La pressione si comincia a sentire, la Lazio è il terzo incomodo da non sottovalutare e Spalletti, non è una novità, quando il clima intorno a lui diventa pesante inizia a sputare veleno su tutto e tutti, Di Francesco compreso: «Se si riferiva a noi quando ha detto che ci sono squadre che fanno mezzo tiro in porta e magari vincono e stanno più su, ha ragione perché la Roma poteva stare più in alto. Negli anni precedenti era abituata a lottare per lo scudetto assieme al Napoli, una volta è arrivata un punto avanti, un’altra un punto indietro. I suoi riferimenti sono questi». Il tecnico dell’Inter usa il passato come arma per il futuro, prova a scuotere un ambiente che conosce a memoria innescando una miccia che però, almeno al momento, non si accende, perché il divieto di «chiacchiere» vale in primis per l’ex Sassuolo e l’unica risposta deve darla il campo. Fare fatti: «A volte vogliamo il bel gioco e i risultati, ma non sempre si possono ottenere entrambe le cose. Ora abbiamo bisogno dl punti». A Udine non si può sbagliare, perché in questo ha ragione Spalletti. Il distacco dal Napoli è più pesante di quanto ci si aspettasse: «La distanza doveva essere minore e di questo ne sono responsabile. Ci sono tante motivazioni, sicuramente la Champions non ha influito a livello fisico. Siamo agli ottavi e vorrei vedere un po' di ottimismo.
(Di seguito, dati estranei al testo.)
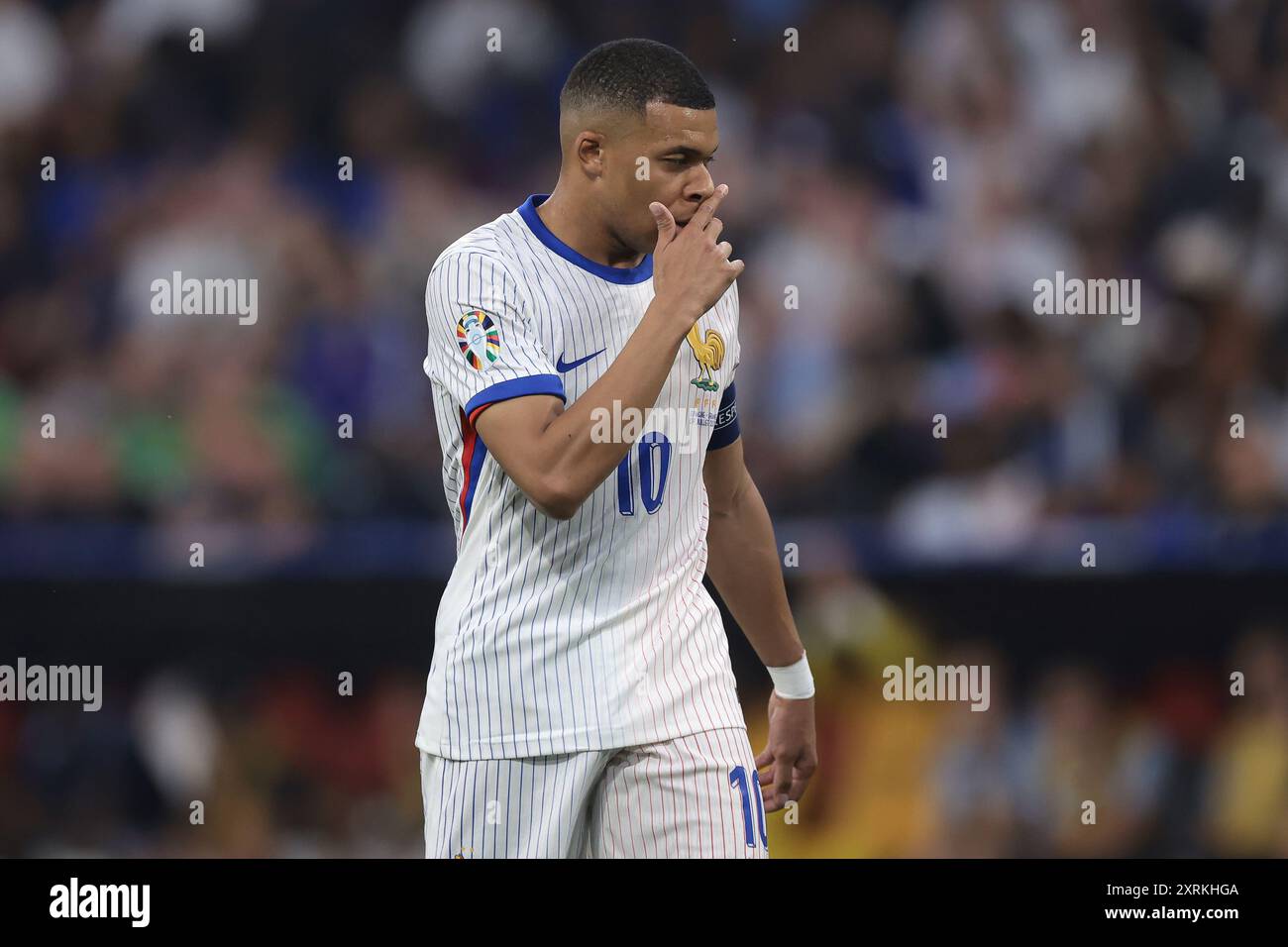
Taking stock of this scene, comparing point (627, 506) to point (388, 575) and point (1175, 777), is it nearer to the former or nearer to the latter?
point (388, 575)

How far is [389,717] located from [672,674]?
8.04 feet

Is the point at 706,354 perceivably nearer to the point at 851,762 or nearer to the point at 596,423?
the point at 596,423

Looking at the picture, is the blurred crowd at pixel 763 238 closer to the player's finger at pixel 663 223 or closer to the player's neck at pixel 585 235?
the player's neck at pixel 585 235

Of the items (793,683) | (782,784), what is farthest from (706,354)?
(782,784)

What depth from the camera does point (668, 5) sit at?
5832 millimetres

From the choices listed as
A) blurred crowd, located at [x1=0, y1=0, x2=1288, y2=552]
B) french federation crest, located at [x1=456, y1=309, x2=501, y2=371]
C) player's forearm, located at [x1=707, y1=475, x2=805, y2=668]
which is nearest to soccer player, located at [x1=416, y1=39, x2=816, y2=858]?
french federation crest, located at [x1=456, y1=309, x2=501, y2=371]

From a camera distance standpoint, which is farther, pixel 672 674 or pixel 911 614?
pixel 911 614

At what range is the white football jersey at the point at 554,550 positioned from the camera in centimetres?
290

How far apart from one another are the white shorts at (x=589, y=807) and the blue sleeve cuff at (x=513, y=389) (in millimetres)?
639

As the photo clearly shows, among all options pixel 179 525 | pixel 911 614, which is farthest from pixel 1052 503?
pixel 179 525

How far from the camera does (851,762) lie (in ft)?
17.6

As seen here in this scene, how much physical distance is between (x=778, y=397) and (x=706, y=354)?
Result: 255 centimetres

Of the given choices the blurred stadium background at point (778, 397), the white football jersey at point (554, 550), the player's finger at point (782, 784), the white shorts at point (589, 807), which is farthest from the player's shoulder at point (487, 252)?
the blurred stadium background at point (778, 397)

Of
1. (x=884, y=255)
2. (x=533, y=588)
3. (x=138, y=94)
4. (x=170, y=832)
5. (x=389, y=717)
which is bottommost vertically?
(x=170, y=832)
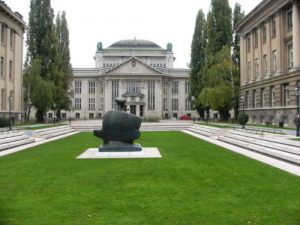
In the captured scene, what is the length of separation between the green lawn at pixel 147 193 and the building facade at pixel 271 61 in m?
22.5

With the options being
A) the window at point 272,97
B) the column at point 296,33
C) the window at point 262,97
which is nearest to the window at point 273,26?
the window at point 272,97

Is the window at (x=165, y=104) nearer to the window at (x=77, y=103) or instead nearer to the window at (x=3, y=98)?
the window at (x=77, y=103)

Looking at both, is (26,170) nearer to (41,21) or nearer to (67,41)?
(41,21)

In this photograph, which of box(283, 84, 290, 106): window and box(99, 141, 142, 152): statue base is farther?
box(283, 84, 290, 106): window

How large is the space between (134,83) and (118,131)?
80.4 metres

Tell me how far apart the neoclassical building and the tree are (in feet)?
111

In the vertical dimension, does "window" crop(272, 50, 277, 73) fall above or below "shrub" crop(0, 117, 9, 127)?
above

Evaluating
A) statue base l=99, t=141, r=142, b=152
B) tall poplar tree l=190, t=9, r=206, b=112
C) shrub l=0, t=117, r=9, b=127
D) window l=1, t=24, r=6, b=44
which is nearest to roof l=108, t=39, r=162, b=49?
tall poplar tree l=190, t=9, r=206, b=112

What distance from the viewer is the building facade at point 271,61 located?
111 ft

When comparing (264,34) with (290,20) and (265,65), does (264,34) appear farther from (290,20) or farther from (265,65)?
(290,20)

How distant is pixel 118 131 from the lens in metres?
18.6

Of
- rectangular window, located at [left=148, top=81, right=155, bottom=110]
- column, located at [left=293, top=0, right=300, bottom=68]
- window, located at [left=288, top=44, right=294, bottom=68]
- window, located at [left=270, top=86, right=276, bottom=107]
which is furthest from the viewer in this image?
rectangular window, located at [left=148, top=81, right=155, bottom=110]

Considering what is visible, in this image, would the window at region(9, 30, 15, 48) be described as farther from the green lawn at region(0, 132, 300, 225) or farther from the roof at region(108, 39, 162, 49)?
the roof at region(108, 39, 162, 49)

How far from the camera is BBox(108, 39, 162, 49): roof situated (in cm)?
10781
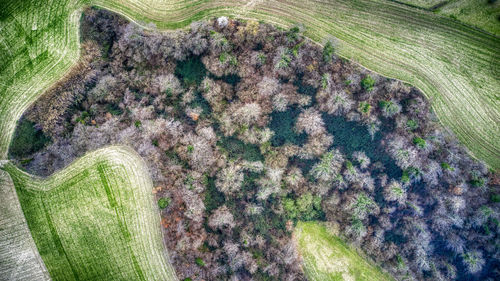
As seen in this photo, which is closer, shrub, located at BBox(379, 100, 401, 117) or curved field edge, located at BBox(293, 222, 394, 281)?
curved field edge, located at BBox(293, 222, 394, 281)

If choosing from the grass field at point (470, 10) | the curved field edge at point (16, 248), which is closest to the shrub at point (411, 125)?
the grass field at point (470, 10)

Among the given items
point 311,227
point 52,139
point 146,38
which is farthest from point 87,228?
point 311,227

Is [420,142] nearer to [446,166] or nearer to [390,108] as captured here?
[446,166]

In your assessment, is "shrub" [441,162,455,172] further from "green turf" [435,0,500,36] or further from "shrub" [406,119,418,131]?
"green turf" [435,0,500,36]

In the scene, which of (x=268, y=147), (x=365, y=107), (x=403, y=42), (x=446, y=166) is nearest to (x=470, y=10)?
(x=403, y=42)

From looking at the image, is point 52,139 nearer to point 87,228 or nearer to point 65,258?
point 87,228

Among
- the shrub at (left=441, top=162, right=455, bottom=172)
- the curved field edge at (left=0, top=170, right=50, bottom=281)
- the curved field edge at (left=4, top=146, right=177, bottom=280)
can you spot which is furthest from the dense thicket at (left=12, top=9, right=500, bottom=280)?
the curved field edge at (left=0, top=170, right=50, bottom=281)

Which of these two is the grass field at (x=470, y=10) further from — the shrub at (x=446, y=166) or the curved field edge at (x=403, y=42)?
the shrub at (x=446, y=166)
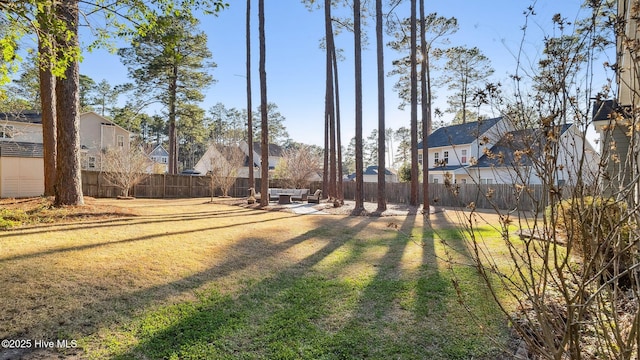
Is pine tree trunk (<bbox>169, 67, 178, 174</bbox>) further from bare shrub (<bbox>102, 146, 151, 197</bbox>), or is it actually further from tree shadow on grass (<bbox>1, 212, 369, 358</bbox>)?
tree shadow on grass (<bbox>1, 212, 369, 358</bbox>)

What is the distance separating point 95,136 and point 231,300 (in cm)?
2856

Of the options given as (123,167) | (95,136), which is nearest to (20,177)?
(123,167)

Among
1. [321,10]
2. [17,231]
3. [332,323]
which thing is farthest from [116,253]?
[321,10]

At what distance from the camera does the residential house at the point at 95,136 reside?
24.9m

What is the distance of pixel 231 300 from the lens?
379 cm

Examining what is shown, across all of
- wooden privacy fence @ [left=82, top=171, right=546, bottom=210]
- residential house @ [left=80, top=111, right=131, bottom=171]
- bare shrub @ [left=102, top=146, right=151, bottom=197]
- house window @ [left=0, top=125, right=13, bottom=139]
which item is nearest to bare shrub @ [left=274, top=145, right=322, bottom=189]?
wooden privacy fence @ [left=82, top=171, right=546, bottom=210]

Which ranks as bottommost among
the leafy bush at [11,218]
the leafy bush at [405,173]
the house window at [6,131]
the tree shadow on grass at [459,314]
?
the tree shadow on grass at [459,314]

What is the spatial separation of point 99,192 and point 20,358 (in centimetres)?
1800

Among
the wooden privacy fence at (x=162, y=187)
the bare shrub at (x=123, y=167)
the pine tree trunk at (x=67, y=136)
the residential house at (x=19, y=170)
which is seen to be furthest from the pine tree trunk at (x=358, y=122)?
the residential house at (x=19, y=170)

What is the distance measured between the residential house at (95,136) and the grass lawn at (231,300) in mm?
22096

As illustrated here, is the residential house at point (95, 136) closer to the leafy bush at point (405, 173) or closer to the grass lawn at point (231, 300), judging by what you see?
the leafy bush at point (405, 173)

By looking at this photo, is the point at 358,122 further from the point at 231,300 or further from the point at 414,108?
the point at 231,300

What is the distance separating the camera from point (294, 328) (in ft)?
10.6

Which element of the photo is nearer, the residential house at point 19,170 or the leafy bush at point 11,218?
the leafy bush at point 11,218
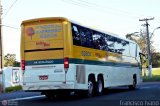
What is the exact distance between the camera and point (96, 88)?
2052 centimetres

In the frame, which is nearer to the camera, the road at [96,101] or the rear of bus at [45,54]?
the road at [96,101]

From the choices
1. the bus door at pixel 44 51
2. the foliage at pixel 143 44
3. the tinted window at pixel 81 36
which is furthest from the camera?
the foliage at pixel 143 44

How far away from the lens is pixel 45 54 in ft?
59.5

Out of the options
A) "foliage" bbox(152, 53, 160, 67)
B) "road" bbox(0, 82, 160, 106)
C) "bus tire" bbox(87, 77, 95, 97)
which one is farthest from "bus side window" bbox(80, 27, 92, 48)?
"foliage" bbox(152, 53, 160, 67)

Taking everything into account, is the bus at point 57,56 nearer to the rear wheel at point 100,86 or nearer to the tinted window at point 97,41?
the tinted window at point 97,41

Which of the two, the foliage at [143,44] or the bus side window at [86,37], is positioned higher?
the foliage at [143,44]

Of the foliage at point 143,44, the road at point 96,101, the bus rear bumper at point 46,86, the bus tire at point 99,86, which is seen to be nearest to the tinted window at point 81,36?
the bus rear bumper at point 46,86

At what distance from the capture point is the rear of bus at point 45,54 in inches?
703

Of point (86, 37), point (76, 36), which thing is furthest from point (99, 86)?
point (76, 36)

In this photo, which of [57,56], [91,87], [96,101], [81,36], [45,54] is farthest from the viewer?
[91,87]

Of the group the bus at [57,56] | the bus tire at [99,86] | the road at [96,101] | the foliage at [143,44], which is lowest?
the road at [96,101]

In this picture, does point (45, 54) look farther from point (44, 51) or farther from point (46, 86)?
point (46, 86)

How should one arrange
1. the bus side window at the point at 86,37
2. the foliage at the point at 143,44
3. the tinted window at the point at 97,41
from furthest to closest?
the foliage at the point at 143,44, the bus side window at the point at 86,37, the tinted window at the point at 97,41

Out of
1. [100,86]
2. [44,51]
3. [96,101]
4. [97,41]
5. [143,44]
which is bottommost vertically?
[96,101]
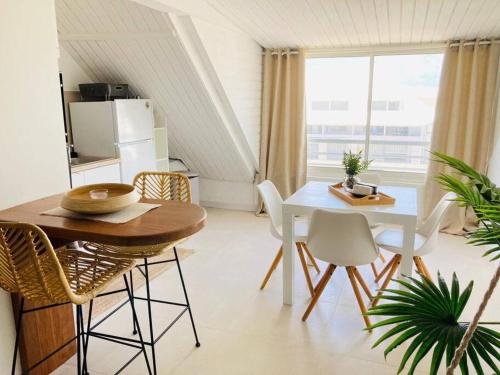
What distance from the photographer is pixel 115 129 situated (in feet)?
12.8

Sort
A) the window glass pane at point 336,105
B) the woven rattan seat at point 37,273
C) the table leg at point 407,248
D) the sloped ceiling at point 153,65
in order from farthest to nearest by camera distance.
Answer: the window glass pane at point 336,105, the sloped ceiling at point 153,65, the table leg at point 407,248, the woven rattan seat at point 37,273

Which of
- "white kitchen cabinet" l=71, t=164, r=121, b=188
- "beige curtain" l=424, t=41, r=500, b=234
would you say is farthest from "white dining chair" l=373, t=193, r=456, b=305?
"white kitchen cabinet" l=71, t=164, r=121, b=188

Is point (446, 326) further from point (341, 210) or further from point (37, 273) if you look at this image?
point (341, 210)

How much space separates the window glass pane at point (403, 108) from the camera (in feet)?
14.9

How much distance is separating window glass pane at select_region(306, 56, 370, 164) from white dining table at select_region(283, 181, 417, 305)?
6.34 feet

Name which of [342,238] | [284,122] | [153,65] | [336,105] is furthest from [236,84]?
[342,238]

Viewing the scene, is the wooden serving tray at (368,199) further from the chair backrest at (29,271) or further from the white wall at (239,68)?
the chair backrest at (29,271)

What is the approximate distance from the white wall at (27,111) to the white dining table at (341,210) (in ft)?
4.91

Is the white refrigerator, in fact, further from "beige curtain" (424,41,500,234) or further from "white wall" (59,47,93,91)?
"beige curtain" (424,41,500,234)

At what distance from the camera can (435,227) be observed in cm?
269

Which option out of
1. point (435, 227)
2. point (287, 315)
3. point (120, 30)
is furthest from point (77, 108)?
point (435, 227)

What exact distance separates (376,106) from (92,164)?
3.25m

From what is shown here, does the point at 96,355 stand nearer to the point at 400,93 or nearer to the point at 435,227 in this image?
the point at 435,227

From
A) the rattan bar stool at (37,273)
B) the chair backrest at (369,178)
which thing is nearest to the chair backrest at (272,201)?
the chair backrest at (369,178)
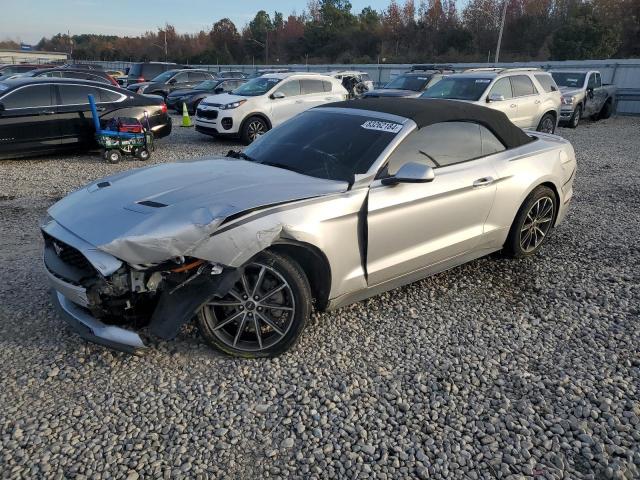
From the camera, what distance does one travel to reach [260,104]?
11.8m

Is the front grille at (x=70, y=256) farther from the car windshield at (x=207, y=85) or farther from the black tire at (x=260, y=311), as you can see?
the car windshield at (x=207, y=85)

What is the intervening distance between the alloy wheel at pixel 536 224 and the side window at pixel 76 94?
889 cm

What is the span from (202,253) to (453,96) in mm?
9763

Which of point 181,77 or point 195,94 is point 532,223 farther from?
point 181,77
Torniamo ad essere quelli di prima. I calciatori devono concentrarsi sugli obiettivi immediati, senza spendere energie su altre cose».
Quelle cose che, per esempio, hanno infierito sulla passata stagione: stiamo parlando di Totti e del suo rapporto complicato con Spalletti. Il primo ha smesso, l’altro si è trasferito a Milano, eppure è rimasta una scia di veleno che ogni tanto torna a galla: «Con Luciano non c'è mai stato un confronto e mai ci sarà, avrei preferito chiudere in un altro modo», la recente rivelazione dell’ex capitano, a cui ieri ha replicato l’allenatore: «Si è espresso in modo inequivocabile e segna un punto preciso di rottura sul nostro rapporto. Da parte mia ci sarà sempre la stessa apertura e disponibilità, poi è chiaro che per il mio ruolo devo gestire delle cose. Se pensa così mi spiace ma non posso farci nulla». Sarà davvero la fine? Il tempo non sembra placare gli animi e nel ciclone polemico ci è finito pure Di Francesco, che una cosa al predecessore forse gliela deve: l’eredità di un 4-2-3-1 prima disprezzato e diventato poi «un valore aggiunto» per la Roma.